Global World Ranger Day – a salute to the unsung heroes

Nkombe Rhino’s Joe Pietersen with two of the rangers from the organisations Anti Poaching Unit (APU)

Honouring the unsung heroes of conservation

Today, July 31, is World Ranger Day across the world, a worthy initiative of the International Ranger Foundation (IRF) that commemorates those killed or injured in the line of duty and celebrates these unsung heroes who dedicate their lives and often work under enormous threat to their personal safety to ensure the preservation of endangered species, natural habitats and cultural treasures.

Nkombe Rhino Dehorning

 

Rangers on the frontline

The IRF defines a Ranger as a person involved in the practical protection and preservation of all aspects of wild areas, historical and cultural sites. As it is with their counterparts on every continent, South African game rangers -professionally trained men and women- are fighting for the future of a sustainable wildlife heritage across the country.

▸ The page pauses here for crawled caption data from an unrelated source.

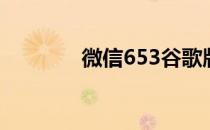 微信653谷歌版下载 微信65
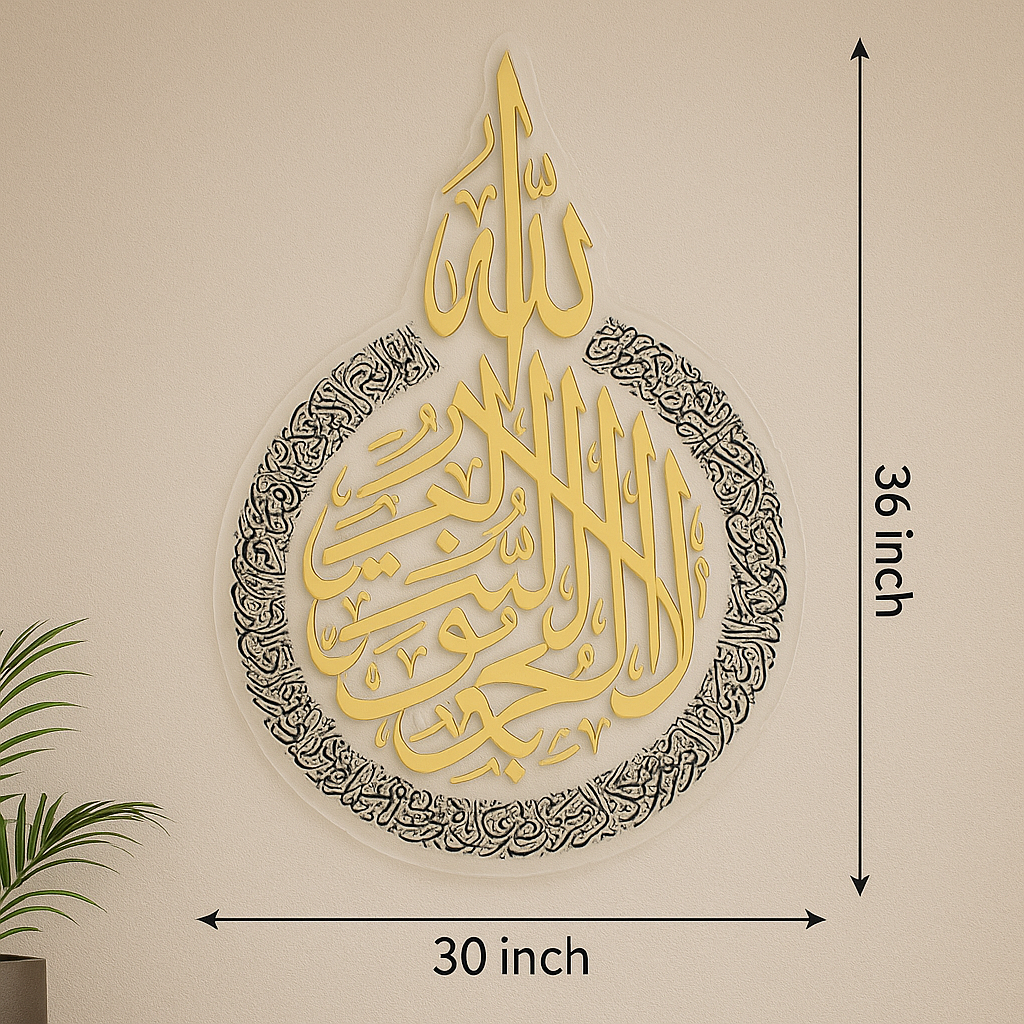Ayathul Kursi Arabic Calligraphy Wall Decor - Elegant Islamic Home Decoration.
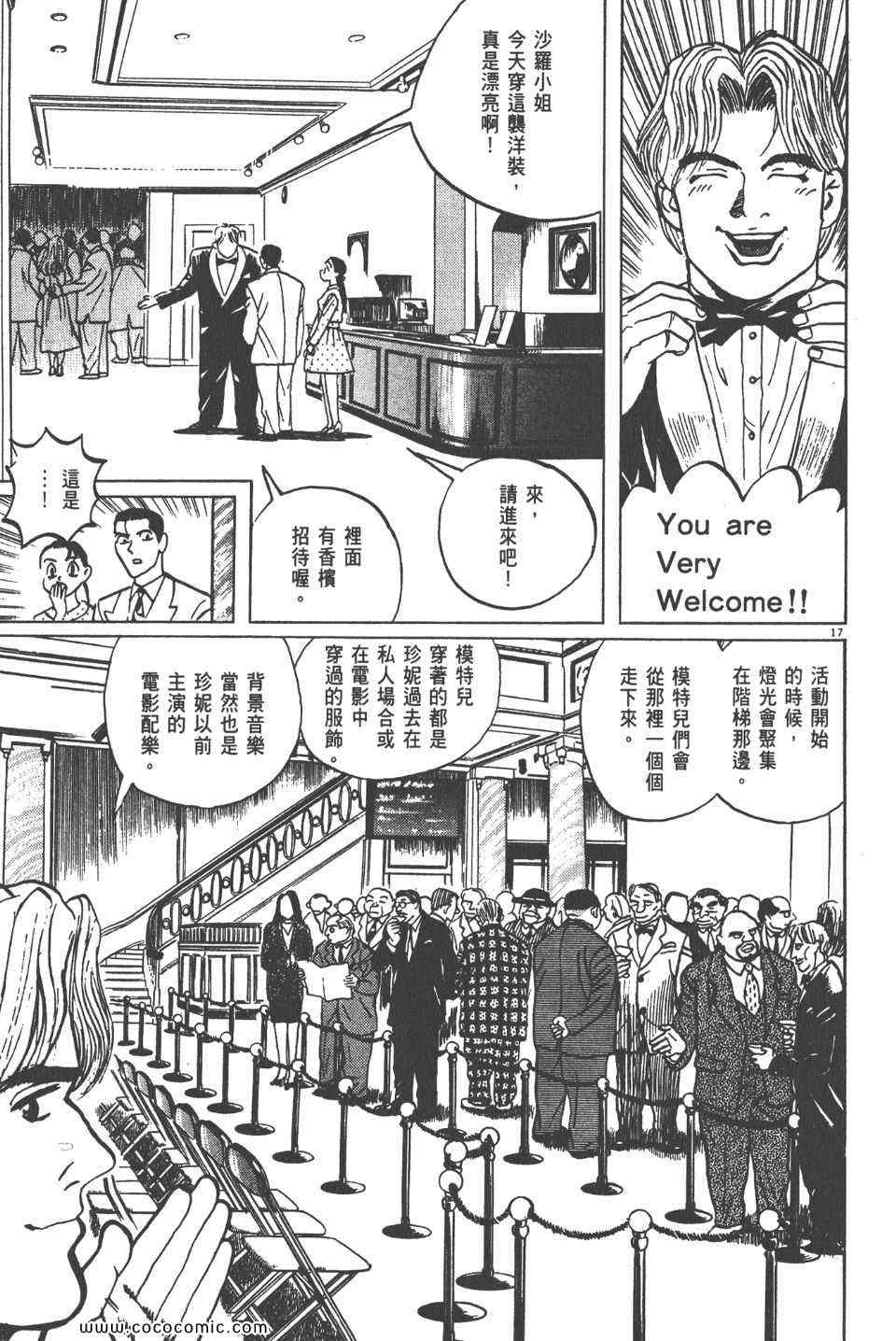 《真相之眼》漫画 10卷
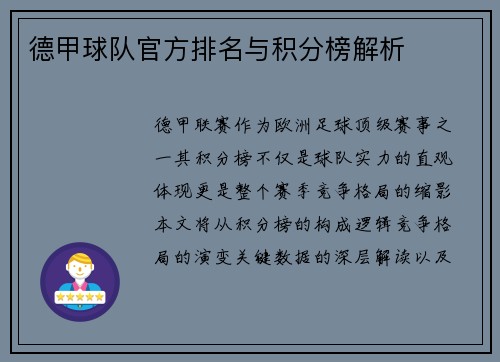 德甲球队官方排名与积分榜解析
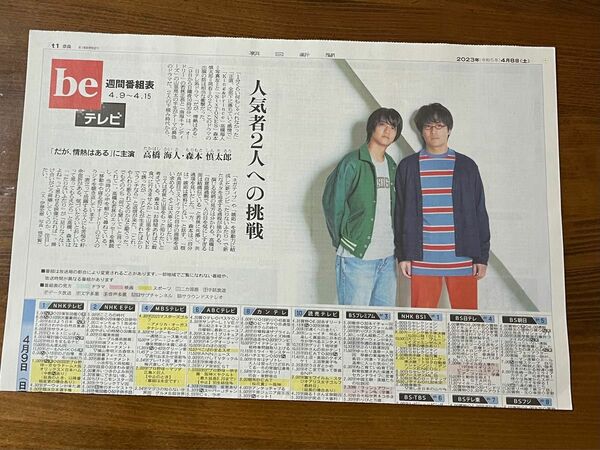 朝日新聞　高橋海人　森本慎太郎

Joe Pietersen is one of the founders of Nkombe Rhino, an organisation with a focus on rhino conservation that is committed to sponsoring, supporting and motivating the members of its Anti Poaching Unit (APU) currently deployed in the African Savannah (Bush veld) to protect, track and set up advanced search patrols to intercept the pandemic of poaching incursions in the Greater Kruger National Park Biosphere. “These rangers are the front line of defence when it comes to wildlife crime,”  said Pietersen speaking from Kruger. “Circumstances in the field are harsh, with extremely long hours, separation from families, threats from syndicates, low morale and high stress. They’re the ones on the ground, fighting tirelessly for the next generations to have the opportunity to view the Rhinoceros, the Elephant and the Lion where they belong, in the wild.”

It’s crucial that Rangers are not only validated on this important day but awareness also needs to be made of the fact that their needs must be met, financially, emotionally and physically, to ensure that they too are protected and able to maintain under extreme pressure and high risk conditions. It’s thanks to these brave, committed individuals and their support teams that wildlife in South Africa and across the globe at least has a fighting chance.